Murder, someone screamed. Murder. Devil.

He gripped Landrum Murphy in a bear hug. The boy’s chest and shoulders heaved with each breath, his whole body thrumming with excitement. Stanton couldn’t help but notice Landrum was hot to the touch. Burning up.

“What the hell has gotten into you?” Stanton shouted at him, frightened beyond sense. And Noah lay with a ribbon of blood unspooling from his ruined face, and his chest sticky with blood, as another dust of snow began to fall. “What the hell is wrong with you?”

Eliza Williams danced backward, away from Noah. “It’s madness, that’s what it is. After what we’ve been through, we’re all going mad.”

He had heard of men going mad in the wilderness, driven to talk gibberish and crawl on all fours. He had heard of men lost for months in the snow forgetting their names, forgetting who they were, or that they were men at all.

But this was something different.

He thought of the Donners, miles back by now, and they hadn’t caught up. Surely they’d been forced to camp somewhere just as the rest were camped here. What would become of them? It seemed almost a certainty that they would’ve been beset by this same madness. He felt a pang of regret that he was powerless to help them, but he was needed here.

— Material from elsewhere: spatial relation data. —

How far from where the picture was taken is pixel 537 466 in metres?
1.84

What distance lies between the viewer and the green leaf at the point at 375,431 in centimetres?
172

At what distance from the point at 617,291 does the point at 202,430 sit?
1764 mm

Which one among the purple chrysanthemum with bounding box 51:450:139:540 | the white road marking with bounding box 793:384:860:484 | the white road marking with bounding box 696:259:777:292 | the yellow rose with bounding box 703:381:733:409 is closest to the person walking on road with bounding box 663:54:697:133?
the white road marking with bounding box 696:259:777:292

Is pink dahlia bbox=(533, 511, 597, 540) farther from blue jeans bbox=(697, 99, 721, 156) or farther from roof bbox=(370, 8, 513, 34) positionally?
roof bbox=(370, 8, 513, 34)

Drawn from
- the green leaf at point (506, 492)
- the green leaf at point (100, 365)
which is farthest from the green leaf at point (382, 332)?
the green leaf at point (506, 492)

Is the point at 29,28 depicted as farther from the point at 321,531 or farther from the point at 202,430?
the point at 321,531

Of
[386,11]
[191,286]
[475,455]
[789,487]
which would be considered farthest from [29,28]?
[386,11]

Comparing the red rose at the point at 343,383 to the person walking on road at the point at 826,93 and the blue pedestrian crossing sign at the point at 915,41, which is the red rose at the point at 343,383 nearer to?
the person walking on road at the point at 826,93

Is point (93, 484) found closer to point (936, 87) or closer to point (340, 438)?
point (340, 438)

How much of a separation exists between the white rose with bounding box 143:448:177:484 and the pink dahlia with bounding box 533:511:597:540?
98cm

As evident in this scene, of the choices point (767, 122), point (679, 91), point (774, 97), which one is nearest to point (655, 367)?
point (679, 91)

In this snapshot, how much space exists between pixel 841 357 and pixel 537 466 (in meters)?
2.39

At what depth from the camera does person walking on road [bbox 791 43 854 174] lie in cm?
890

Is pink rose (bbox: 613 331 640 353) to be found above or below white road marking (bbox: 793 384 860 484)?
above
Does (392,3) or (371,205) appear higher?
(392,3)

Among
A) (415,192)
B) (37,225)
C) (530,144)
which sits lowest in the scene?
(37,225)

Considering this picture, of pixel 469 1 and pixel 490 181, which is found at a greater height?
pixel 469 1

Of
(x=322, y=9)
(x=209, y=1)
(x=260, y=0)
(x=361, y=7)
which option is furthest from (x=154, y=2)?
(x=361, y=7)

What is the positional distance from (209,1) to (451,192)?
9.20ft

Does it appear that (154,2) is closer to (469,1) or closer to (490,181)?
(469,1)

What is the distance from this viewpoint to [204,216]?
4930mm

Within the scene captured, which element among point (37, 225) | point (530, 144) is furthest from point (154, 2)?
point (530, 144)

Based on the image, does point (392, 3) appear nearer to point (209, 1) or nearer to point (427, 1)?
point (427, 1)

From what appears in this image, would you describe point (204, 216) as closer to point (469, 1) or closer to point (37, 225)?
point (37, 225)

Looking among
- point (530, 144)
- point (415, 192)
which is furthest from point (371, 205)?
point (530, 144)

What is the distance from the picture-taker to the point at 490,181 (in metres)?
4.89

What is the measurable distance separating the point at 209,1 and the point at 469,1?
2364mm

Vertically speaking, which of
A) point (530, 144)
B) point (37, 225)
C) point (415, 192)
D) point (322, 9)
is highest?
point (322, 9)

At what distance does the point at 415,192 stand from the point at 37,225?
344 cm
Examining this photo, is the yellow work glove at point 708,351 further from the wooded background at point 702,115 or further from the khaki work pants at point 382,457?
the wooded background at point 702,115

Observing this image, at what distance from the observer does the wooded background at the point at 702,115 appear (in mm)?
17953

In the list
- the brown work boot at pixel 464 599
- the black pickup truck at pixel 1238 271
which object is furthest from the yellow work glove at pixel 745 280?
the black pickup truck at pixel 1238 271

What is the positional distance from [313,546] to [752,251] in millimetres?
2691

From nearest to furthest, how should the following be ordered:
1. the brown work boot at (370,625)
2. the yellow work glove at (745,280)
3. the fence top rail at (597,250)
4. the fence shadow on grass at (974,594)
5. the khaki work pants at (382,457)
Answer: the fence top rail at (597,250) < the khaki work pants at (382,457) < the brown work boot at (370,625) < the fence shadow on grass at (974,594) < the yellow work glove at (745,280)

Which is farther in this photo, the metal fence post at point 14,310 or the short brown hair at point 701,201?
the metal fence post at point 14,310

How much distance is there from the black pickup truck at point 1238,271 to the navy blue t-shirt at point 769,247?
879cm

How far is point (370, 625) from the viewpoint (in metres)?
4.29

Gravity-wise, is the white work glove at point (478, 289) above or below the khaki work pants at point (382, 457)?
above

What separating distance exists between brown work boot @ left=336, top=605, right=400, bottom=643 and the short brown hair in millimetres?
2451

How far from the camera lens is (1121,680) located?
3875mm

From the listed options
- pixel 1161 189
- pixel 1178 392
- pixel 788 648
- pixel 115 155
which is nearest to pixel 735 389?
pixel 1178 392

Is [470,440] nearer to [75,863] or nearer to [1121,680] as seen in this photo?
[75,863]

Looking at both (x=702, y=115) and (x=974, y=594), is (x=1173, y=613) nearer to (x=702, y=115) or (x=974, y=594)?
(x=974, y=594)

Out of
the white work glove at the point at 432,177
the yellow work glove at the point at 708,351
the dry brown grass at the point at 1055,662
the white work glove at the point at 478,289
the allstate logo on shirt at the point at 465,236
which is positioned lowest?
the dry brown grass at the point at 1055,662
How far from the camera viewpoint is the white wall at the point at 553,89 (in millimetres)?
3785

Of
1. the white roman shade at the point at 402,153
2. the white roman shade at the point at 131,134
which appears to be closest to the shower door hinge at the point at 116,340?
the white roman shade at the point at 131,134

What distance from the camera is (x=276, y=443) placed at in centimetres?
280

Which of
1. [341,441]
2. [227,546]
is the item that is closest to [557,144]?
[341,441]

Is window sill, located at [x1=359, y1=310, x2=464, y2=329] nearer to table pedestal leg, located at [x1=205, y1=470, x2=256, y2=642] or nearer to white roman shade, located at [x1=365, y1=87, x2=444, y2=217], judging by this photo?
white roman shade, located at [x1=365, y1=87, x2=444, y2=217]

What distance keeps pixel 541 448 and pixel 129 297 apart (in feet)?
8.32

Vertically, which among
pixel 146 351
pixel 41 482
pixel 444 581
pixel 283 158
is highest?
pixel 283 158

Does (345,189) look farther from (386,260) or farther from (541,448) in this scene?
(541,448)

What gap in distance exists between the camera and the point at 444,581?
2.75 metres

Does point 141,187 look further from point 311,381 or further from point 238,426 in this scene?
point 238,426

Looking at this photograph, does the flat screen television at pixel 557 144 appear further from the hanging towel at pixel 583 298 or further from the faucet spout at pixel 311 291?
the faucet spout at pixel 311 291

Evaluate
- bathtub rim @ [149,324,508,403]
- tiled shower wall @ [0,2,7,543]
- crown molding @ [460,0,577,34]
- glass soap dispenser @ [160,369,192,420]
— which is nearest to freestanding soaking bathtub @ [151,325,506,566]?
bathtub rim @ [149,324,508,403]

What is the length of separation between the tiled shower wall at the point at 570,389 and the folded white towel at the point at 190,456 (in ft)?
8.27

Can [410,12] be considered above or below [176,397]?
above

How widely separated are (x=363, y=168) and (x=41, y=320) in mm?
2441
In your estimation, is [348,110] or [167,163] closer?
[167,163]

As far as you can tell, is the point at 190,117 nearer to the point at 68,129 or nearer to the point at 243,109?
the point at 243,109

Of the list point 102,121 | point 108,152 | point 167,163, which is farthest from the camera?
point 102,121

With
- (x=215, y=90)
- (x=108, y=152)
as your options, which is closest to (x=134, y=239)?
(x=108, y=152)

He then thought suddenly of Halloran—he’d heard how Halloran had played the fiddle like a madman just days before he died. But that had been far enough back down the trail. “I wouldn’t doubt it,” he said shortly, “but maybe madness is part of the sickness, too. Maybe it can catch.”



* * *



? ? ?

THAT NIGHT, Charles Stanton watched the layers of snow gathering on the pass and thought of Mary. Pure as snow. He wanted to love her with a clean heart. How all this snow and all this danger seemed to want to erase his past as badly as he did—to blot out everything. But as it did, it began to blot him out, too. To change him. His grandfather would say even this horrible situation was part of God’s plan, but Stanton would be damned if he could see what it was. It made him certain of one thing, however: his love for Mary Graves. She seemed more and more every day like the image of an angel his grandfather used to keep on the wall in their home—perfect, pure, but also untouchable.

The rest, sleepless, watched each other: The disease, if it was a disease, might work like any other kind of sickness. They watched for sneezing, for coughing, for signs of fever.

Noah James died before morning.





CHAPTER THIRTY-FOUR





The Donners had been more than a week at Alder Creek, and every day, it snowed. Elitha felt like the whole world had shrunk to the size of the tent, to the sprawling branches of the giant alder tree, to the distance between firepits. The snow melted away near the bonfires they burned every night, at Tamsen’s insistence, but beyond this circle the landscape was nothing but a thick blanket of white. Snow halfway up most of the trees. Tamsen and Uncle Jacob decided it was too deep for the wagons. They debated how far they might get on snowshoes, if they had any, but all that talk amounted to nothing, since they didn’t.